2 17/11/30(木)02:00:24 No.468852632
アンチョビの言った通り、ペパロニはアンチョビに勉強を教えて貰っていた。 ペパロニが言うには、以前の小テストの結果が悪く、それを挽回するために勉強を教えてもらいたいと言うことなのだ。 アンチョビはそれを快く引き受けた。 そして今、こうしてアンチョビはペパロニに勉強を教えているのだ。 「さっき教えた通りにやればできるはずだろー。私が教えたことが無駄じゃなかったっていうことを証明してくれー」 「そう言われてもー!」 ペパロニは大きくのけぞる。 その勢いで、ペパロニの鼻から鉛筆が転げ落ちる。 鉛筆は甲高い音を立てながら床に転がっていった。 「あーあー鉛筆落ちたぞーペパロニ」 「分かってますってー」 ペパロニは一度席から立ち上がり鉛筆を拾い上げる。 そして、そのまま鉛筆を手に持ち、席について問題集とノートに向かい合った。 「えっとー……さっきの公式がこうだからー……」
3 17/11/30(木)02:00:59 No.468852701
そうやってペパロニが問題に取り組み始めてから、しばらく時間が経った。 アンチョビは、問題集と奮闘するペパロニをただ見守った。 アンチョビ自身が答えを導いてもよいが、それではペパロニのためにならないと思ったからだ。 ペパロニが自分の力で問題を解くことにこそ意義がある、とアンチョビは思っていた。 だからこそ、アンチョビはただ静かにペパロニの頑張りを見届けた。 しかし、ただ黙ってみているというのもなかなか大変なものである。 時期は夏休みが終わったばかりの二学期の始め。 まだまだ残暑が厳しい季節であり、二人きりとはいえ狭い自習室に篭っていると、どうしても暑さを感じてしまう。 さらに、アンツィオは貧乏な高校であるため冷暖房の設備もない。よって、余計に汗をかくことになるのだ。 「ふぅー、それにしても暑いなー」 アンチョビは手で顔を仰ぎながら言う。

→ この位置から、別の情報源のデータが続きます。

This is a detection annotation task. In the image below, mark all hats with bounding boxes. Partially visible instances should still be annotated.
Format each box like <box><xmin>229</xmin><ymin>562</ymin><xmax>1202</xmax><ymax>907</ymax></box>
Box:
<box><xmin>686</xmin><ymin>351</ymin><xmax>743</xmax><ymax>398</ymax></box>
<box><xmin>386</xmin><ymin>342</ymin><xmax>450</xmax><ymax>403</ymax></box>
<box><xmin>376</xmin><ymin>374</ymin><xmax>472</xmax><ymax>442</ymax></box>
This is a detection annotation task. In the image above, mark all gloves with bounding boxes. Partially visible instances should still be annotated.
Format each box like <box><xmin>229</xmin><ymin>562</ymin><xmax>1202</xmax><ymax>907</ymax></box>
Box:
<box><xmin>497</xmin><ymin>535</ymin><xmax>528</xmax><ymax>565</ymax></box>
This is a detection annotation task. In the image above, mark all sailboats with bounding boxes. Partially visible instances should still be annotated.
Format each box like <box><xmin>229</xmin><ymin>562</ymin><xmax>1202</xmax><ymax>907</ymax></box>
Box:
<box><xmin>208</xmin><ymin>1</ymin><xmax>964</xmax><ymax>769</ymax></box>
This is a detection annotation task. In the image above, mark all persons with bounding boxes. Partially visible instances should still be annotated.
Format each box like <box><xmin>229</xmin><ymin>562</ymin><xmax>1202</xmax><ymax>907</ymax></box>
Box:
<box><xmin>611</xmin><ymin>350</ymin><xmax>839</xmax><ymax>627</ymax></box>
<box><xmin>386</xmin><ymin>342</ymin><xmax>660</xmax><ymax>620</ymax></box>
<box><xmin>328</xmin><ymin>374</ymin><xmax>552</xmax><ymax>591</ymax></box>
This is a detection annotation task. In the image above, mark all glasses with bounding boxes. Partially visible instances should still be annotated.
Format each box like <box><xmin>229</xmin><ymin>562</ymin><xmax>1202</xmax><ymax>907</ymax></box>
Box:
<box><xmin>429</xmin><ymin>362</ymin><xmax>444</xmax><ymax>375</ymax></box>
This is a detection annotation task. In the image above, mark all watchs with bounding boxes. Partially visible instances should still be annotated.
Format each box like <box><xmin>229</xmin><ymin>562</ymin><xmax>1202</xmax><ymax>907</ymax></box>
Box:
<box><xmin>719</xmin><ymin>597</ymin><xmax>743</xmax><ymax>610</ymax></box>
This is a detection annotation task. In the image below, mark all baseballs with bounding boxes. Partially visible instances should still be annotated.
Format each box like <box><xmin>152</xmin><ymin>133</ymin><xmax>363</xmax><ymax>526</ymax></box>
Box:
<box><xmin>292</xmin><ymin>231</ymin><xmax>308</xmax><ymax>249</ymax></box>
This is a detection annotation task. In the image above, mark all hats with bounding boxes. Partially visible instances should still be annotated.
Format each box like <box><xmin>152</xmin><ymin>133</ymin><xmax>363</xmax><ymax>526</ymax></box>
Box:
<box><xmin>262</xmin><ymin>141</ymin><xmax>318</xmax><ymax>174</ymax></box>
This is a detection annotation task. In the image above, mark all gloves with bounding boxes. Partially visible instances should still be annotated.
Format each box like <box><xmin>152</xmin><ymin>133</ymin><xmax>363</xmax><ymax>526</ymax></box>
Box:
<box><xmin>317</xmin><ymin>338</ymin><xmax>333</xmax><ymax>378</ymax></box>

4 17/11/30(木)02:01:22 No.468852755
そして、ゆっくりと立ち上がり窓を開けた。 「うわっ……」 しかし、窓の外から入ってくるのはもわっとした熱気ばかりで、涼しい風は入ってこない。 アンチョビは眉をひそめ、肩からかけていたマントを脱ぎ、椅子にかけた。 「お前よく平気だなー」 「え? ああ私は暑いの結構平気っすからねー」 「そうなのか。……っと」 と、そこでアンチョビは少し体をもじもじさせた。 「んー……突然だがトイレに行きたくなってきたぞ」 「そうなんすか? 我慢はよくないっすよ?」 「そうだよなぁ。じゃあちょっと行ってくる」 そこで、アンチョビはそのまま自習室から出ていきトイレへと向かった。 トイレは自習室から少し距離のある場所にある。 アンチョビは少し駆け足になりながらトイレを目指し、そしてトイレへと入っていった。 「……ふぅ」
5 17/11/30(木)02:01:38 No.468852781
そして、ゆっくりとトイレで用を足す。 「……あいつも結構あれで真面目なんだけど、あとは学力さえ追いつけばなー」 そんなことを言いつつもトイレの水を流し、トイレから出てハンカチを口に加えて手を洗うアンチョビ。 しっかりと手を洗うと、そのハンカチで手を拭き、ゆっくりとした足取りで自習室へと戻っていく。 そして自習室の前へと行くと、少しばかり自習室の扉が開いているのが見えた。 「ん? 扉をちゃんと閉め忘れたか。……せっかくだ、一応サボってないかこっそり伺っていみるか。まあペパロニのことだからそんなことないと思うけど」 そう言って、アンチョビは僅かに出来た隙間から部屋の中を伺う。 すると、そこには確かにペパロニの姿があった。 だが、ペパロニは席から立ち上がっており、何かをしていた。 「ん? 何やってるんだあいつ……?」 アンチョビはペパロニが何をしているのかと思い、静かにペパロニの様子を伺う。 すると、アンチョビは驚くべきものを見た。
6 17/11/30(木)02:02:50 No.468852919
「はぁ……はぁ……姐さん……」 なんと、ペパロニはアンチョビの脱いだマントを持って、その臭いを嗅いでいたのだ。 「えっ……? あいつ、何やって……」 アンチョビは言葉を失う。 一方ペパロニは、一心不乱にアンチョビのマントの臭いを嗅いでいた。 「すんっ……すんっ……はぁ……はぁ……姐さん……姐さん……」 顔は紅潮しており、汗も多くかいている。 さきほどまで残暑の暑さの中でも涼しげにしていたはずなのに、今はとても暑そうである。 アンチョビはどうしていいか分からず、その光景を見続けるしかなかった。 しかし、そこでアンチョビはミスをした。 思わず扉に力が入ってしまい、扉の音を立てて開けてしまったのだ。 「っ!?」 ペパロニが扉の方を向く。 アンチョビと、ペパロニの目が合う。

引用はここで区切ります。